== Exercise material

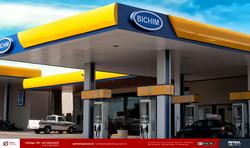 Testeira posto de gasolina BICHIM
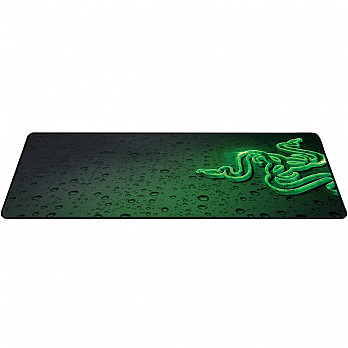 Mousepad Goliathus Speed Terra Edition X LARGE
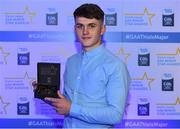 7th October 2017; Electric Ireland present Cork's Sean O'Leary Hayes with his 2017 Electric Ireland GAA Minor Star Award as voted for by a panel of GAA legends which includes Oisin McConville, Andy McEntee, Donal Og Cusack and Mattie Kenny. Sponsor to the GAA Minor Championships, Electric Ireland today honoured 15 minor players from, football and 15 players from hurling at the inaugural annual Electric Ireland Minor Star Awards in Croke Park #GAAThisIsMajor. Photo by Eóin Noonan/Sportsfile
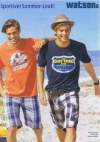 Aldi Süd Nordic Walking!-Seite29
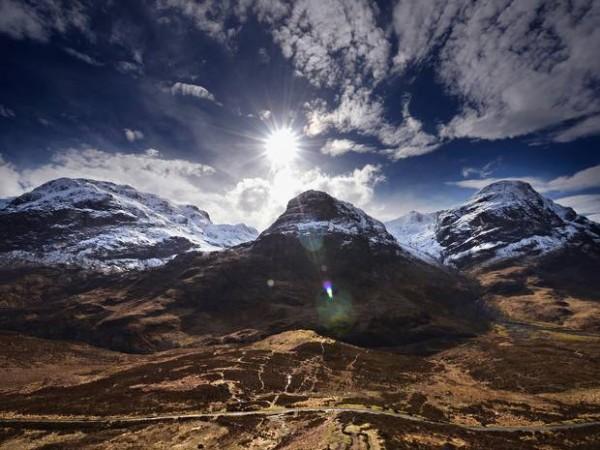 scotland-getty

====

Directions for this task
Every line from the one with "Aldi Süd Nordic Walking!-Seite29" through the end of the records above belongs in the answer, copied exactly; no picture does.

Response
 Aldi Süd Nordic Walking!-Seite29
 scotland-getty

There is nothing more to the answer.